Melatonin may reduce immediate postoperative anxiety measured on a 0 to 100 mm VAS compared to placebo (MD -5.04, 95% CI -9.52 to -0.55; 7 studies, 524 participants; low-certainty evidence), and may reduce delayed postoperative anxiety measured six hours after surgery using the State-Trait Anxiety Inventory (STAI) (MD -5.31, 95% CI -8.78 to -1.84; 2 studies; 73 participants; low-certainty evidence).
Melatonin versus benzodiazepines (midazolam and alprazolam)
Melatonin probably results in little or no difference in preoperative anxiety measured on a 0 to 100 mm VAS (MD 0.78, 95% CI -2.02 to 3.58; 7 studies, 409 participants; moderate-certainty evidence) and there may be little or no difference in immediate postoperative anxiety (MD -2.12, 95% CI -4.61 to 0.36; 3 studies, 176 participants; low-certainty evidence).
Fourteen studies did not report on adverse events.
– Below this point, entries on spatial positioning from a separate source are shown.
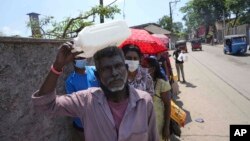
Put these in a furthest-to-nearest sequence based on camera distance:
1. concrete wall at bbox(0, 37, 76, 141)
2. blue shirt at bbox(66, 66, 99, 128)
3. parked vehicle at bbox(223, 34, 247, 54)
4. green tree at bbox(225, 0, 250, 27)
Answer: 1. green tree at bbox(225, 0, 250, 27)
2. parked vehicle at bbox(223, 34, 247, 54)
3. blue shirt at bbox(66, 66, 99, 128)
4. concrete wall at bbox(0, 37, 76, 141)

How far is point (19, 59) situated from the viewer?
10.2ft

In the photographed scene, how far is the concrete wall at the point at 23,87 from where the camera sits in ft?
9.45

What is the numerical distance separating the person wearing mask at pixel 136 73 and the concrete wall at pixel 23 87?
1012mm

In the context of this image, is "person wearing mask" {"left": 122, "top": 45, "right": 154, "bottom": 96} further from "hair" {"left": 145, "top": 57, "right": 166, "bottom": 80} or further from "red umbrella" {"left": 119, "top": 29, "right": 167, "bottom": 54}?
"red umbrella" {"left": 119, "top": 29, "right": 167, "bottom": 54}

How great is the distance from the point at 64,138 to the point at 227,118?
4.38 m

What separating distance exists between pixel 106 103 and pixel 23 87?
59.0 inches

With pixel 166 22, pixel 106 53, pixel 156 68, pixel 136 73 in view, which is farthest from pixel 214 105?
pixel 166 22

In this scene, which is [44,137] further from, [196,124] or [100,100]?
[196,124]

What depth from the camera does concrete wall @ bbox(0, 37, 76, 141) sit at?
288 cm

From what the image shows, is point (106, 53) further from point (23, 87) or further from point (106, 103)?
point (23, 87)

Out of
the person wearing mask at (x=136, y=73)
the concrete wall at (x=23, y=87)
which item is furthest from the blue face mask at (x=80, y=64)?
the person wearing mask at (x=136, y=73)

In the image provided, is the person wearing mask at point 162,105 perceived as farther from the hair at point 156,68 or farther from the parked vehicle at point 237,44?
the parked vehicle at point 237,44

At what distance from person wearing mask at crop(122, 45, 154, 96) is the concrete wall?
3.32 feet

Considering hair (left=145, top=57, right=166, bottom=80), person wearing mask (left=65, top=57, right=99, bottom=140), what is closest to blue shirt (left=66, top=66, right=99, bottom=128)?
person wearing mask (left=65, top=57, right=99, bottom=140)
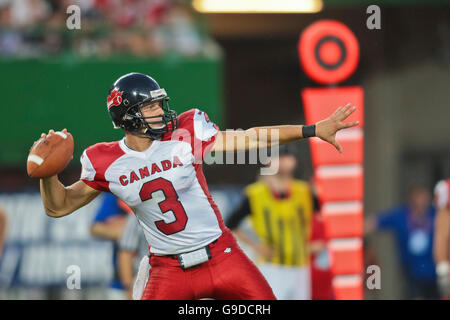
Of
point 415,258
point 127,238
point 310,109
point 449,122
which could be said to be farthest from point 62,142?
point 449,122

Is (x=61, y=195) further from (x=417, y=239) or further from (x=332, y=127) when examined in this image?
(x=417, y=239)

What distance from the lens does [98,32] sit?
467 inches

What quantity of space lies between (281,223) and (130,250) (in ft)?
5.56

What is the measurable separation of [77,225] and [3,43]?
3006 millimetres

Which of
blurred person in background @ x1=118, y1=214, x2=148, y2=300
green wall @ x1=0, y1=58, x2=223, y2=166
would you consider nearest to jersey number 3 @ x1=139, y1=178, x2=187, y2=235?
blurred person in background @ x1=118, y1=214, x2=148, y2=300

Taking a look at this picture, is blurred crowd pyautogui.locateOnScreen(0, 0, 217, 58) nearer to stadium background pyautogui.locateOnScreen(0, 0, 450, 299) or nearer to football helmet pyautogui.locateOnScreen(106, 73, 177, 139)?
stadium background pyautogui.locateOnScreen(0, 0, 450, 299)

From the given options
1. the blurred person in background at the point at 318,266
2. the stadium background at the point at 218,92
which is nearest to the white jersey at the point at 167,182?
the blurred person in background at the point at 318,266

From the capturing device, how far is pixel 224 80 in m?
15.2

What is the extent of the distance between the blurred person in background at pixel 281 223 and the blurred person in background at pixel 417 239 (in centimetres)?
262

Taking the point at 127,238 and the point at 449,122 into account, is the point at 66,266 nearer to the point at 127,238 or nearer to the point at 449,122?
the point at 127,238

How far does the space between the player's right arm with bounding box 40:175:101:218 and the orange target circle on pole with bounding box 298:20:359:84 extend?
3287 millimetres

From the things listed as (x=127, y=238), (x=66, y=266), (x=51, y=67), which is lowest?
(x=66, y=266)

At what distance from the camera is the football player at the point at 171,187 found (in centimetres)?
487

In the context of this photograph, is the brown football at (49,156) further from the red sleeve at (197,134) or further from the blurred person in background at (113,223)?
the blurred person in background at (113,223)
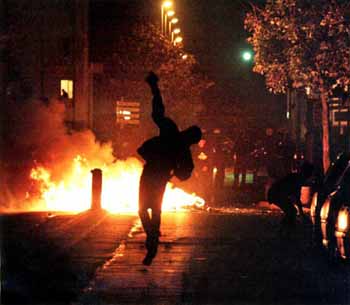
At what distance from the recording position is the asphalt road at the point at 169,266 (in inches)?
385

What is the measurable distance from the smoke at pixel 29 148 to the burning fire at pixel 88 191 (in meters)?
0.25

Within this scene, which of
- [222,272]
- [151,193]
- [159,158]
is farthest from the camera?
[222,272]

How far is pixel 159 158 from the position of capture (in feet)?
30.8

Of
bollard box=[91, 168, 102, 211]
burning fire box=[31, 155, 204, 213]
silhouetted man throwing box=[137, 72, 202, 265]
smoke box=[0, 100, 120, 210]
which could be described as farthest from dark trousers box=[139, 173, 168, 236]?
burning fire box=[31, 155, 204, 213]

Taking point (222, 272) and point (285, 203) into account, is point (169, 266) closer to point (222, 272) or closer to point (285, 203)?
point (222, 272)

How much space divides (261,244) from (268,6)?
1500cm

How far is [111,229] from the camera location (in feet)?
61.7

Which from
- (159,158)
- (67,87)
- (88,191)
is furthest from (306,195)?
(159,158)

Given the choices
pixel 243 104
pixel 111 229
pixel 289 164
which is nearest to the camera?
pixel 111 229

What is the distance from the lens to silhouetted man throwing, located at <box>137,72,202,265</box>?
29.6 feet

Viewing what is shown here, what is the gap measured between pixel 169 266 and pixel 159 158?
11.7 ft

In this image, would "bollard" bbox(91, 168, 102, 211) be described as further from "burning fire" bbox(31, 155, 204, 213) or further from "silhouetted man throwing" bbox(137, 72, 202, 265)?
"silhouetted man throwing" bbox(137, 72, 202, 265)

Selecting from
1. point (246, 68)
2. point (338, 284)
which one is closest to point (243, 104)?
point (246, 68)

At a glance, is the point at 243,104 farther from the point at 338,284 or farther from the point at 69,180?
the point at 338,284
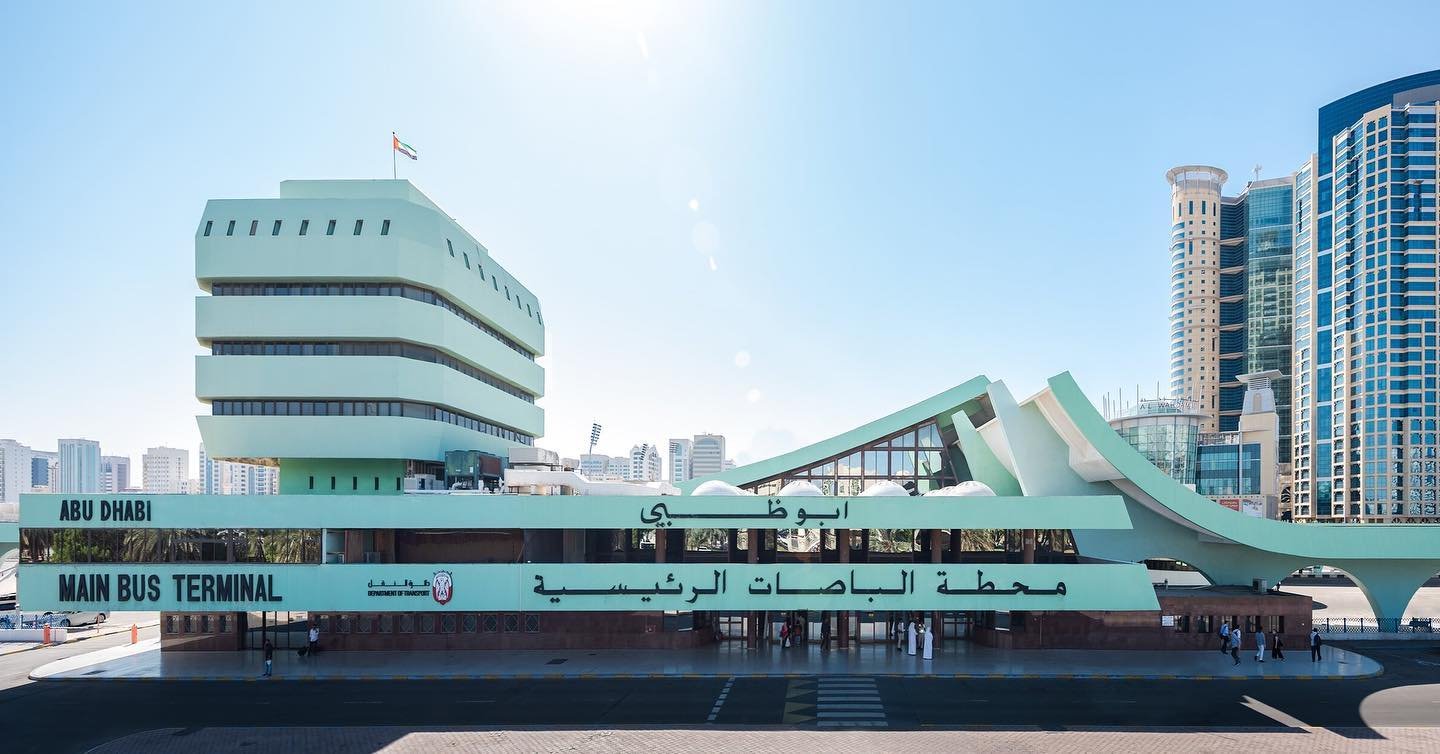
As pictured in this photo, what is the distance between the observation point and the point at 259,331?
38969 mm

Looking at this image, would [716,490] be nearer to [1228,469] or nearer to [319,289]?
[319,289]

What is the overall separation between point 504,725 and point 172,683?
597 inches

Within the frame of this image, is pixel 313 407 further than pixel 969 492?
Yes

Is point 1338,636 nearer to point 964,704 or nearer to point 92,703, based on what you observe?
point 964,704

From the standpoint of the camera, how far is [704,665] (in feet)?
105

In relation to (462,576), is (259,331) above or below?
above

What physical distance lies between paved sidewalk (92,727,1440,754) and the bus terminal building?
9.67 meters

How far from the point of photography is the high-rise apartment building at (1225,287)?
143m

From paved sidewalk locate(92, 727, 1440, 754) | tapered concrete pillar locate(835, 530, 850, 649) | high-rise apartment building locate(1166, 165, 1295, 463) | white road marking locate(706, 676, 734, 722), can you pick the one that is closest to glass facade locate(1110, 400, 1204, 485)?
high-rise apartment building locate(1166, 165, 1295, 463)

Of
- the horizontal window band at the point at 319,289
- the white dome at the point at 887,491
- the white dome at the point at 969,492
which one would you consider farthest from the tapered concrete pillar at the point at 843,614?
the horizontal window band at the point at 319,289

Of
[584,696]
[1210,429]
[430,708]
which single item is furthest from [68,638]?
[1210,429]

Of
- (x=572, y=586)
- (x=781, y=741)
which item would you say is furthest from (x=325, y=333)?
(x=781, y=741)

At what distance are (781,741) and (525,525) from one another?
47.9 feet

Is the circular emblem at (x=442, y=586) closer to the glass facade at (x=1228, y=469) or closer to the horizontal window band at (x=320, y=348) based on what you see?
the horizontal window band at (x=320, y=348)
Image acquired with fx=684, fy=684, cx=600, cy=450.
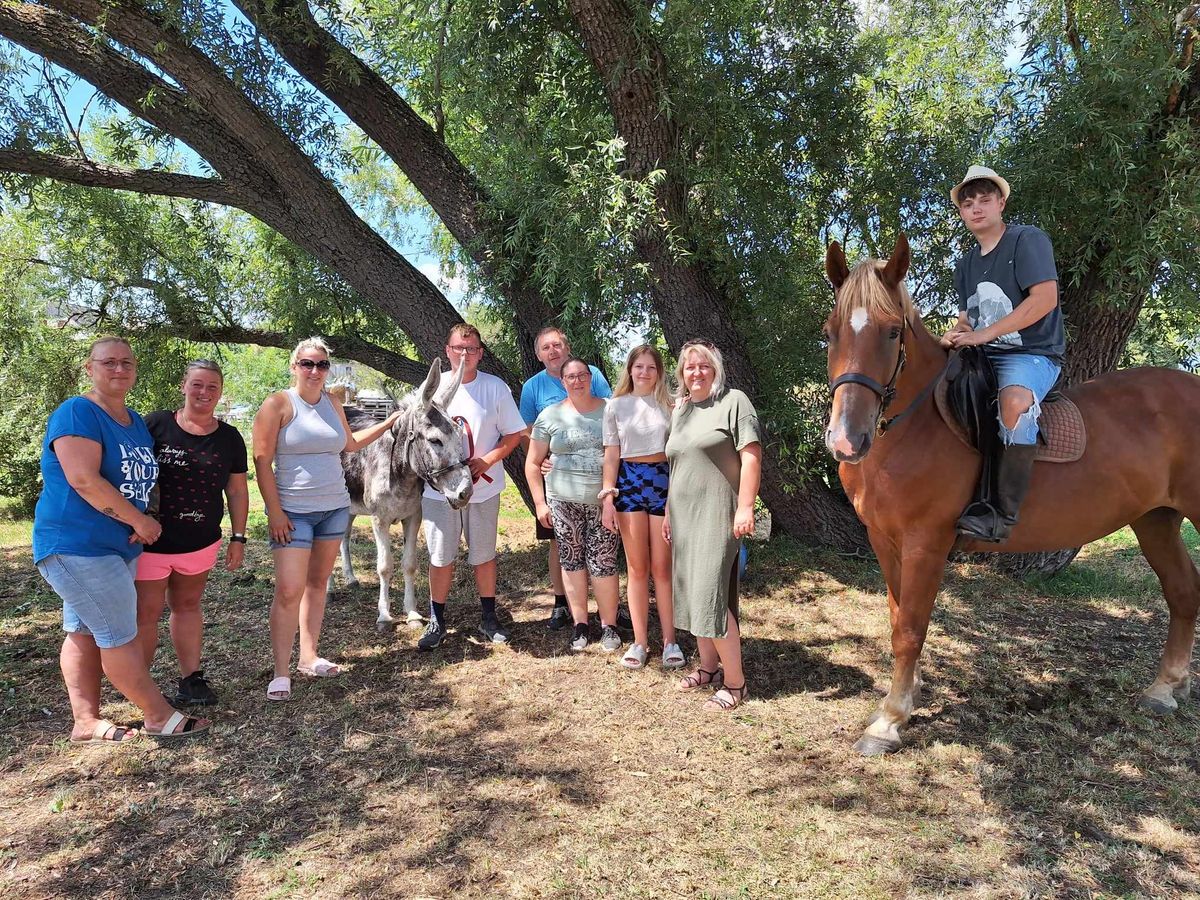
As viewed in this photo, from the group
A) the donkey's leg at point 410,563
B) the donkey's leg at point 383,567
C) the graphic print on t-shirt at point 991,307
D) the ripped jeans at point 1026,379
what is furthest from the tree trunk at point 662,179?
the donkey's leg at point 383,567

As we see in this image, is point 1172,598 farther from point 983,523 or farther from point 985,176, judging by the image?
point 985,176

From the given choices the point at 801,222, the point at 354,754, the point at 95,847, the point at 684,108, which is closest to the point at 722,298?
the point at 801,222

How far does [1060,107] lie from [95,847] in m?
7.27

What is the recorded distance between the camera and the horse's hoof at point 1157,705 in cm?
402

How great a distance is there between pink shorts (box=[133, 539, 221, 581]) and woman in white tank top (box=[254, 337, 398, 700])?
0.37m

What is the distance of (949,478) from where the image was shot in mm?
3635

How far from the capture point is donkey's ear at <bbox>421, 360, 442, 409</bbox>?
4.71 meters

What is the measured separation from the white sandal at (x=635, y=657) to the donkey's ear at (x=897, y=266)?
281 centimetres

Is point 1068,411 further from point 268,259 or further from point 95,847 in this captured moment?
point 268,259

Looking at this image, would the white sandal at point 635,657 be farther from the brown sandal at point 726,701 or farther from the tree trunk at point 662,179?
the tree trunk at point 662,179

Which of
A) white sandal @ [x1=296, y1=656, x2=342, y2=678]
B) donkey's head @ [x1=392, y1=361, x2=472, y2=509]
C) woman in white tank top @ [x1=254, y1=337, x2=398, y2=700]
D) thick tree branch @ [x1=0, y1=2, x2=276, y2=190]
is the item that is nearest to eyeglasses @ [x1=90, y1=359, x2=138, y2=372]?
woman in white tank top @ [x1=254, y1=337, x2=398, y2=700]

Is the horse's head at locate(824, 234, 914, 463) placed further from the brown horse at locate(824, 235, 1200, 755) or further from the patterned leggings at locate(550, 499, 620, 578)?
the patterned leggings at locate(550, 499, 620, 578)

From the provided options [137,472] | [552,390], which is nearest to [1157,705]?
[552,390]

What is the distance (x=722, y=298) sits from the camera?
6438 mm
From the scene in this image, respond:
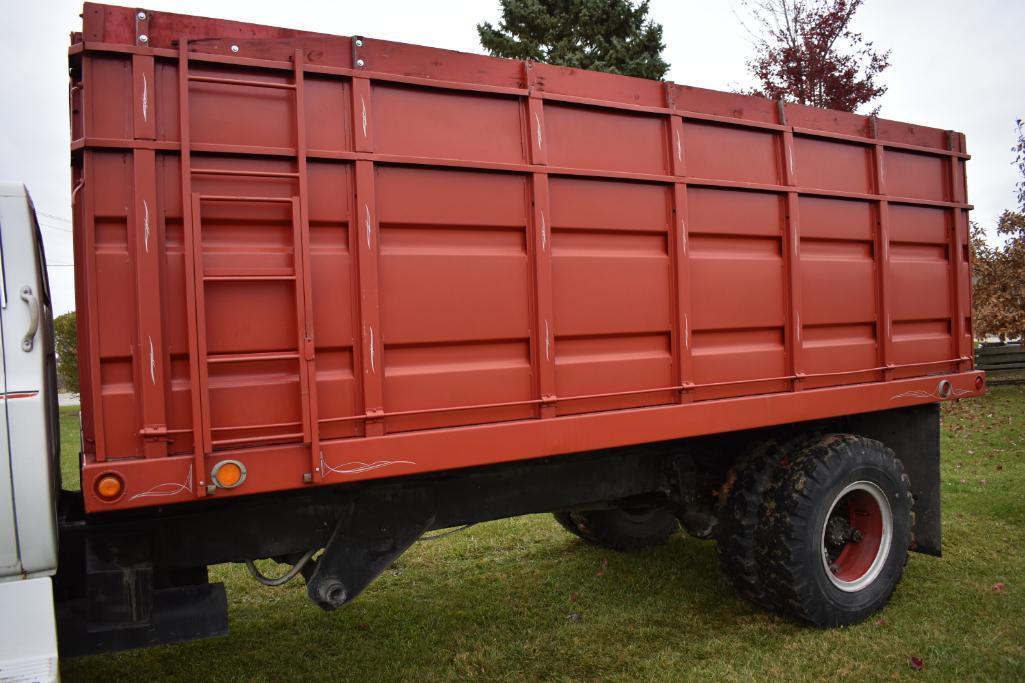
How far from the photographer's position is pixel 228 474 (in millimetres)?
2590

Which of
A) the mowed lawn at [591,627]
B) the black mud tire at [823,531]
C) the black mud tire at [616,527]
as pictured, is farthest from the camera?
the black mud tire at [616,527]

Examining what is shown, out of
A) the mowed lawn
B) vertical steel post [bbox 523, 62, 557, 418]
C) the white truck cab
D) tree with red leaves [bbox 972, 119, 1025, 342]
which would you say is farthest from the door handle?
tree with red leaves [bbox 972, 119, 1025, 342]

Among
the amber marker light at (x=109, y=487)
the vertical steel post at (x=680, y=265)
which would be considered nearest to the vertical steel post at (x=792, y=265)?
the vertical steel post at (x=680, y=265)

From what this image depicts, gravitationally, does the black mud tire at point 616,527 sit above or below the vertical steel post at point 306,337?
below

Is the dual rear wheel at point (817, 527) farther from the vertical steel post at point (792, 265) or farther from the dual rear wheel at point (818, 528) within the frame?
the vertical steel post at point (792, 265)

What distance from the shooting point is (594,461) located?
12.2 ft

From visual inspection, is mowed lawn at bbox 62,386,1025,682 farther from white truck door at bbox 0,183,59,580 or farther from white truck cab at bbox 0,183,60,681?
white truck door at bbox 0,183,59,580

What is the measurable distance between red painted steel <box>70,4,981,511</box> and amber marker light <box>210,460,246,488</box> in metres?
0.04

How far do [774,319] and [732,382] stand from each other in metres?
0.46

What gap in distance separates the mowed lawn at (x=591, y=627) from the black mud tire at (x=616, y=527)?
10 cm

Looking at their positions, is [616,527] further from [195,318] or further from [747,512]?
[195,318]

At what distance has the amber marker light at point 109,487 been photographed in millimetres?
2446

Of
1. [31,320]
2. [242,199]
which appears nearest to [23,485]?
[31,320]

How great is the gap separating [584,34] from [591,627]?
12.6 m
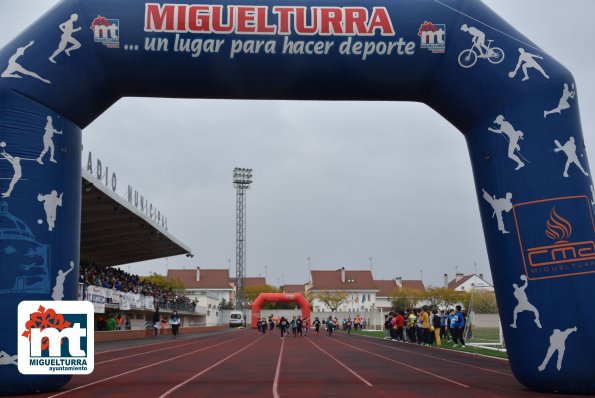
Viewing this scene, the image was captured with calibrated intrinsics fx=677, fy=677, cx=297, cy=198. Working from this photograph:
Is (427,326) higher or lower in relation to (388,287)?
lower

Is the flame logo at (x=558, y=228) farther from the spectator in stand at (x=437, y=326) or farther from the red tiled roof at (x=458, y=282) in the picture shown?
the red tiled roof at (x=458, y=282)

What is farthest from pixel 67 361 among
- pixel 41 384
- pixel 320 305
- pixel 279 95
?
pixel 320 305

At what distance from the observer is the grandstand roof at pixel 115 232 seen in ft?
97.4

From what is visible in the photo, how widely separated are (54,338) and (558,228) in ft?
24.9

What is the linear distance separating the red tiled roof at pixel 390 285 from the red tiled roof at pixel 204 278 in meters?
29.1

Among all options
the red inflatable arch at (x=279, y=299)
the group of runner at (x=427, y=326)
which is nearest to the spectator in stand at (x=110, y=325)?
the group of runner at (x=427, y=326)

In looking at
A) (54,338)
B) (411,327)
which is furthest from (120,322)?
(54,338)

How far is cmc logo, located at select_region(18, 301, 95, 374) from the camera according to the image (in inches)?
385

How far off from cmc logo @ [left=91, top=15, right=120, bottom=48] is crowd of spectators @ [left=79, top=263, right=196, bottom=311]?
Answer: 18468 mm

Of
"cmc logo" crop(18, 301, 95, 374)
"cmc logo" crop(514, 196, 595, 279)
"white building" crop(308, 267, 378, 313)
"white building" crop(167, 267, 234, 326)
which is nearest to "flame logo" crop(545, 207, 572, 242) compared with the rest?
"cmc logo" crop(514, 196, 595, 279)

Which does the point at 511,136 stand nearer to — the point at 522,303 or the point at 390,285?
the point at 522,303

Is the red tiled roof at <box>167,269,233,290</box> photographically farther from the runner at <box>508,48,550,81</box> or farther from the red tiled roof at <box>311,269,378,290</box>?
the runner at <box>508,48,550,81</box>

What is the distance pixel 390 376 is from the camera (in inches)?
535

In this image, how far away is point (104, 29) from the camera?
10.9 m
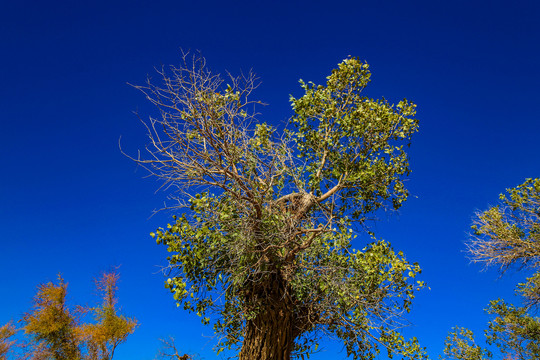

Six studies specifically reported that no side effects were observed, and the remaining seven studies reported cases of nausea, sleepiness, dizziness, and headache; however, no serious adverse events were reported. Eleven studies measured psychomotor and cognitive function, or both, and in general, these studies found that benzodiazepines impaired psychomotor and cognitive function more than placebo and melatonin. Fourteen studies evaluated sedation and generally found that benzodiazepine caused the highest degree of sedation, but melatonin also showed sedative properties compared to placebo. Several studies did not report on adverse events; therefore, it is not possible to conclude with certainty, from the data on adverse effects collected in this review, that melatonin is better tolerated than benzodiazepines.